Quando se passa do mundo britânico, predominantemente anglicano, para o católico lusófono, muda por completo o sentido da música sacra. O ambiente protestante “clean”, com suas construções cercadas por gramados perfeitos, dá lugar àquela madeira gasta das igrejas católicas, com suas imagens envelhecidas, e que abrigam um mistério mais rústico, no qual o entrelaçamento de vozes tem outro teor emotivo. A “Lamentatio” de Cardoso —outra interpretação de destaque da noite— está mais próxima dos mestres franco-flamengos do contraponto do que da renascença italiana.
Apesar de ter o seu coração no renascimento, o programa abriu e fechou com música sacra inglesa e brasileira do século 20. A apresentação começou com o “Magnificat” (1982), peça de caráter modal de Giles Swayne, autor de 78 anos, e seguiu com uma obra composta em 1915 por Gustav Holst, ambas em latim, assim como também foram cantadas em latim as duas composições do brasileiro Aylton Escobar, de 81 anos.
Escobar, que estava presente na plateia, teve parte de sua obra coral registrada pelo próprio Coro da Osesp, então dirigido por Naomi Munakata, em um álbum lançado em 2012.
Dele o coro interpretou “Ave Maria” (1965) e o “Agnus Dei” da “Missa Breve” (1964). Nesta última peça, um belíssimo efeito integra, no final, a melodia de caráter gregoriano, cantada pelos tenores a uma preciosa nota longa sustentada pelo naipe de sopranos.
O final do programa trouxe os “Cinco Spirituals” do oratório “Uma Criança do Nosso Tempo”, de Michael Tippett, em que sobressaiu o “Go Down, Moses”.

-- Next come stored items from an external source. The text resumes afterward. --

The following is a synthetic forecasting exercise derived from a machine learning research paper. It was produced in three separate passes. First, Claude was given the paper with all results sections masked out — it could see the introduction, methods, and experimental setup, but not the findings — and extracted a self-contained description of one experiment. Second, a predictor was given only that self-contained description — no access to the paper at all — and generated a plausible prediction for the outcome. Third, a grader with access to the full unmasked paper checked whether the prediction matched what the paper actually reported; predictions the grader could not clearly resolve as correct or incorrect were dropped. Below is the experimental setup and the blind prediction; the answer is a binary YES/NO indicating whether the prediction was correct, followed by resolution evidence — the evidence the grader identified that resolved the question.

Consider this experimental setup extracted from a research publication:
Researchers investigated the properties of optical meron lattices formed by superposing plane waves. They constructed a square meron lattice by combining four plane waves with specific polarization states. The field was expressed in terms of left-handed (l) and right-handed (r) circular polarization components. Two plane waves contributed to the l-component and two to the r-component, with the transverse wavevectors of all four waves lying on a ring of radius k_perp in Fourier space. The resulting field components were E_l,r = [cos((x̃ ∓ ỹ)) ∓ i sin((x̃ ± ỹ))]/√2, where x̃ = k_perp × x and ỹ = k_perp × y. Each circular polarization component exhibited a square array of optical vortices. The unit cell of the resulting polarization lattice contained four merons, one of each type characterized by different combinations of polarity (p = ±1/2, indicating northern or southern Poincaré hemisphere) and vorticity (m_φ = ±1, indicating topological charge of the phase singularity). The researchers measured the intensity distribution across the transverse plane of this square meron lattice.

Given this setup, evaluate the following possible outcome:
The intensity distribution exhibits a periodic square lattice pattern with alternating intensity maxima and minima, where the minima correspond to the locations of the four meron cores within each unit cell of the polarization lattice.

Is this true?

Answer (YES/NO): NO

No ano passado, o Coro da Osesp completou 30 anos de existência. Depois do longo período em que foi dirigido por Munakata (1995-2015), teve um segundo período de excelência com a regente italiana Valentina Peleggi (2017-2019). Embora não tenha ocupado a função de regente titular, William Coelho trabalhou com o grupo durante os últimos cinco anos, tendo deixado igualmente um importante legado.